In the early 17th century there existed small groups of musicians that played a random assortment of instruments. However, the organization of these groups varied.
It was only when Montverdi established the opera genre in Italy that a standard was first set for a group of musicians playing together. Monteverdi ensured that the singers had a body of accompanying instruments, most of which were viols, predecessors of today’s stringed instruments.
The importance of string groups was increased when Lully, court composer to Louis XIV of France, established a string orchestra called the ‘24 Royal String Players.’ String groups formed following that had a maximum of some 25 players, but a smaller group was the norm as most composers usually wrote for strings or woodwind and a single keyboard instrument.
Towards the latter part of the 17th and early 18th centuries, Italian violinists-composers such as Correli, Torelli, Tartini and Vivaldi established the concerto grosso and the solo string concerto, and the development of these greatly bolstered the importance of string orchestras.
The early composers wrote simple pieces, placing emphasis on treble and bass lines. The first and second violins played in unison a third apart, and the violas (and often the double bass) doubled the cello part.

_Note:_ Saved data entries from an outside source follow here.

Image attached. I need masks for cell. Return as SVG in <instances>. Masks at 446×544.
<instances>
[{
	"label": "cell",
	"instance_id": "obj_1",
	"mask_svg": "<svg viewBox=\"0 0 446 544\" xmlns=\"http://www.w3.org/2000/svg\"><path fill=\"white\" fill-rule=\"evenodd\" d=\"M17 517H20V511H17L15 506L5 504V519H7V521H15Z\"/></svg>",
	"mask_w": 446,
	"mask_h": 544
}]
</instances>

Other instruments like recorders, horns or timpani, were added as required by each composer, sometimes as soloists, or to provide special effects. There was also a harpsichord continuo, which 'continually' filled in the harmony, reinforced by a single cello, the basso continuo.
Picture: Typified late 17th- and early 18th- century orchestra
Compared to the early part of the 17th century, the orchestral sounds were definitely fuller and richer. The size of the orchestra grew to about 35 members, however this still varied widely in different areas. It was during this period that instrumental music grew in stature to match that of vocal music.